Please print the listing below word for word, keeping every line unchanged.
▽
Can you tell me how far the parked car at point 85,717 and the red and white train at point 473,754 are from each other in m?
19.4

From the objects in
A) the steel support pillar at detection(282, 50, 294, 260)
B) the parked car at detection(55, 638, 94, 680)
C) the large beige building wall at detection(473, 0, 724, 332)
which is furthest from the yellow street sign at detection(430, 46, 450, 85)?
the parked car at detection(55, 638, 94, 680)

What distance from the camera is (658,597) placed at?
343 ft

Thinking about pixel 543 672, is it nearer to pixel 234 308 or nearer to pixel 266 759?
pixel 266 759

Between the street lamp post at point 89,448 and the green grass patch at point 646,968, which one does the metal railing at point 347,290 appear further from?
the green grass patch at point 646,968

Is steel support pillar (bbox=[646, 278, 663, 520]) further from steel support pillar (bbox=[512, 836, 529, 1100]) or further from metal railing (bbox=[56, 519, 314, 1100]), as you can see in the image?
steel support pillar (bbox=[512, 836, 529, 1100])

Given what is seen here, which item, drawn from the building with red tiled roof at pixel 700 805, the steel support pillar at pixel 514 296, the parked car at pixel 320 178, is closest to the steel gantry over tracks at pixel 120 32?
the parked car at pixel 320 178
△
▶ **Task response**:
Can you tell me how far the parked car at point 85,717 and the red and white train at point 473,754 are from each other in m?
19.4

From the objects in
A) the steel support pillar at detection(282, 50, 294, 260)
B) the parked car at detection(55, 638, 94, 680)
C) the large beige building wall at detection(473, 0, 724, 332)
which is furthest from the yellow street sign at detection(430, 46, 450, 85)?
the parked car at detection(55, 638, 94, 680)

What distance from the camera is (658,597) placed at?
343 ft

Thinking about pixel 543 672, is it nearer to pixel 234 308 or nearer to pixel 266 759?
pixel 266 759

Between the street lamp post at point 89,448 and the green grass patch at point 646,968, which one does the metal railing at point 347,290 appear further from?
the green grass patch at point 646,968

Is steel support pillar (bbox=[646, 278, 663, 520]) further from steel support pillar (bbox=[512, 836, 529, 1100]) or further from metal railing (bbox=[56, 519, 314, 1100]), as you can see in the image?
steel support pillar (bbox=[512, 836, 529, 1100])

Given what is seen here, which item, drawn from the building with red tiled roof at pixel 700 805, the steel support pillar at pixel 514 296, the parked car at pixel 320 178, is closest to the steel gantry over tracks at pixel 120 32?
the parked car at pixel 320 178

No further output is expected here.